***** Document

Sweet Valley Junior High
- Author: Francine Pascal
- Country: United States
- Language: English
- Genre: Young adult fiction and romance novel
- Publisher: Random House
- Published: 1999-2001
- Media type: Print (hardcover and paperback) Audiobook

= Sweet Valley Junior High =

Book series

Sweet Valley Junior High is a fictional young adult book series written by Francine Pascal. The first book of the series, Get Real, was published on February 1, 1999. The final entry in the series, Too Many Good-byes, was published on June 12, 2001.

==Plot==
The story occurs when Jessica and Elizabeth Wakefield's middle school have been rezoned to Sweet Valley Jr. High for 8th grade. Elizabeth adjusts quickly to the new school and becomes popular among her peers. She becomes close friends with Anna Wang and Salvador del Valle, and the three are actively involved with producing the school's alternative zine. Anna and Salvador are long-time best friends, though their relationship is complicated by Salvador's growing feelings for Elizabeth. Elizabeth's friends also include her locker mate Brian Rainey and Blue Spicolli, who later becomes Elizabeth's boyfriend.

Jessica does not adapt to Sweet Valley Junior High as quickly as Elizabeth, especially as she struggles to establish some semblance of the popularity she enjoyed in middle school. She soon becomes frenemies with popular girl Lacey Frells, who antagonizes Jessica. Lacey's best friend, Kristin Seltzer, is considerably friendlier and more welcoming to Jessica. Jessica also joins the track team and becomes close friends with the team's star, Bethel McCoy, and finds a love interest in Damon Ross, a ninth grader.

**********

_Work instructions_
• A. Transcribe the part of the book series article that opens with the words containing "Sweet Valley Junior High is" and closes with "becomes Elizabeth's boyfriend.".
• B. In the book series article, who becomes Elizabeth's boyfriend?
The records have no connection to the text on the book series.

***** Data provided

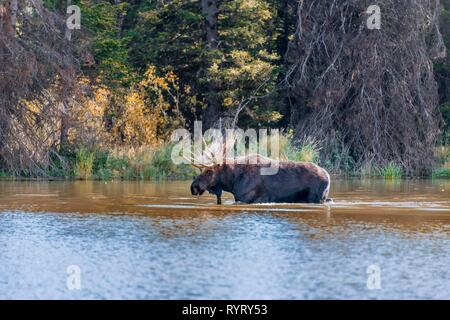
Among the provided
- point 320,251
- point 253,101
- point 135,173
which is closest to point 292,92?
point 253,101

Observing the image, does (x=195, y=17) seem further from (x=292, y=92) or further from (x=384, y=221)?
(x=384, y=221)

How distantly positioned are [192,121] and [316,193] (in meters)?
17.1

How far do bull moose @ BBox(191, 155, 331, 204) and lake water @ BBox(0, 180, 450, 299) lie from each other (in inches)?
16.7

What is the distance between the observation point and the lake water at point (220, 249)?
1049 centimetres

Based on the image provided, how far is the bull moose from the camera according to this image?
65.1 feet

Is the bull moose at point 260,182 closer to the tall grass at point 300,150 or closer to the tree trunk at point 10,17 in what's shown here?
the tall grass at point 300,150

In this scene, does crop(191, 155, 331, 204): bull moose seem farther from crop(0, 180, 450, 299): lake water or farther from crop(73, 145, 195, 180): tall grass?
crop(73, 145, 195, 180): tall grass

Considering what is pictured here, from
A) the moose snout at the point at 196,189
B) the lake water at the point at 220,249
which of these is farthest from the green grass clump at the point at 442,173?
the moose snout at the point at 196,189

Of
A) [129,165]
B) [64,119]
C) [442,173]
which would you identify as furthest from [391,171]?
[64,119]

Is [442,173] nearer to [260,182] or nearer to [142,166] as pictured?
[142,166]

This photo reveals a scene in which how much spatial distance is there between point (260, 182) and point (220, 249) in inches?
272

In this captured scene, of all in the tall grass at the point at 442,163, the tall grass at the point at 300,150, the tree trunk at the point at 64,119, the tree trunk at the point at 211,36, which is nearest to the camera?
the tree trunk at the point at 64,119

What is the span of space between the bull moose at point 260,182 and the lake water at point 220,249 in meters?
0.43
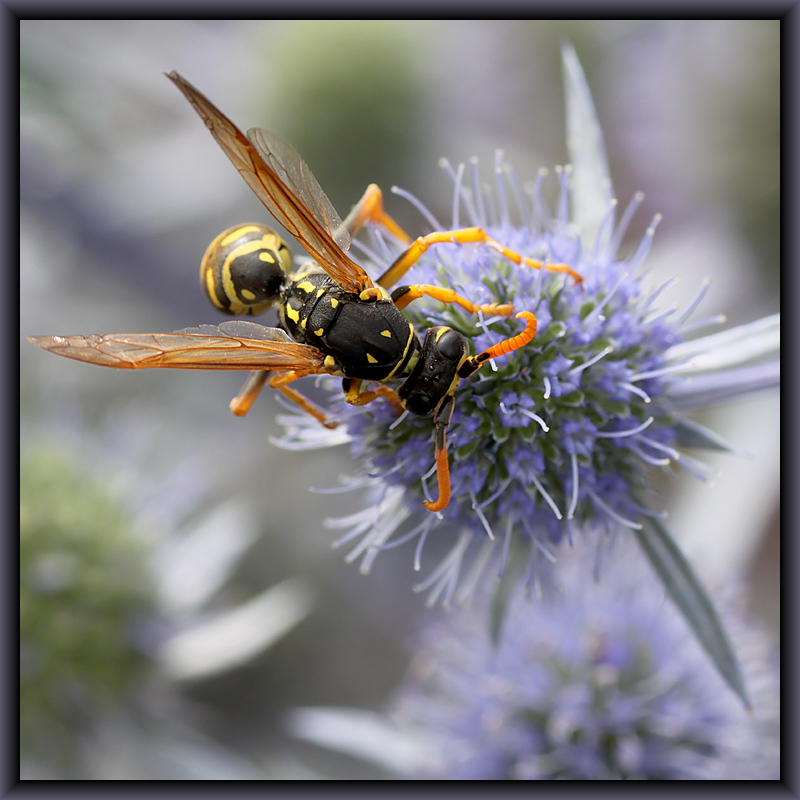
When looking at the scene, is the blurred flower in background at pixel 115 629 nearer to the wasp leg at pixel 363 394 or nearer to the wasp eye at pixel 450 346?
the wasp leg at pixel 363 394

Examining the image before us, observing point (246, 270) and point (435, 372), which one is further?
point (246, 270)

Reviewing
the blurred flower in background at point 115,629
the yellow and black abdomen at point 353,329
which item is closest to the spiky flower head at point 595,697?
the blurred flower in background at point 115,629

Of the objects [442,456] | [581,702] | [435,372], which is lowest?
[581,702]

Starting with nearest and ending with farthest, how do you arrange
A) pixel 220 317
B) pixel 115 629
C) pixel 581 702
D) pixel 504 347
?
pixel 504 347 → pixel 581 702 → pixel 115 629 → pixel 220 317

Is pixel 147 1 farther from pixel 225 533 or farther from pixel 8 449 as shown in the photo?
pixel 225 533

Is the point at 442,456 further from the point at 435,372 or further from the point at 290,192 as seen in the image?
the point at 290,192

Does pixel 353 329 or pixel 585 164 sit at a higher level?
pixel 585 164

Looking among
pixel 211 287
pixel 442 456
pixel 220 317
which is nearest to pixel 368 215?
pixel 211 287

**********

_Expected answers_
• A.
Sweet Valley Junior High is a fictional young adult book series written by Francine Pascal. The first book of the series, Get Real, was published on February 1, 1999. The final entry in the series, Too Many Good-byes, was published on June 12, 2001.

==Plot==
The story occurs when Jessica and Elizabeth Wakefield's middle school have been rezoned to Sweet Valley Jr. High for 8th grade. Elizabeth adjusts quickly to the new school and becomes popular among her peers. She becomes close friends with Anna Wang and Salvador del Valle, and the three are actively involved with producing the school's alternative zine. Anna and Salvador are long-time best friends, though their relationship is complicated by Salvador's growing feelings for Elizabeth. Elizabeth's friends also include her locker mate Brian Rainey and Blue Spicolli, who later becomes Elizabeth's boyfriend.

• B. Blue Spicolli becomes Elizabeth's boyfriend.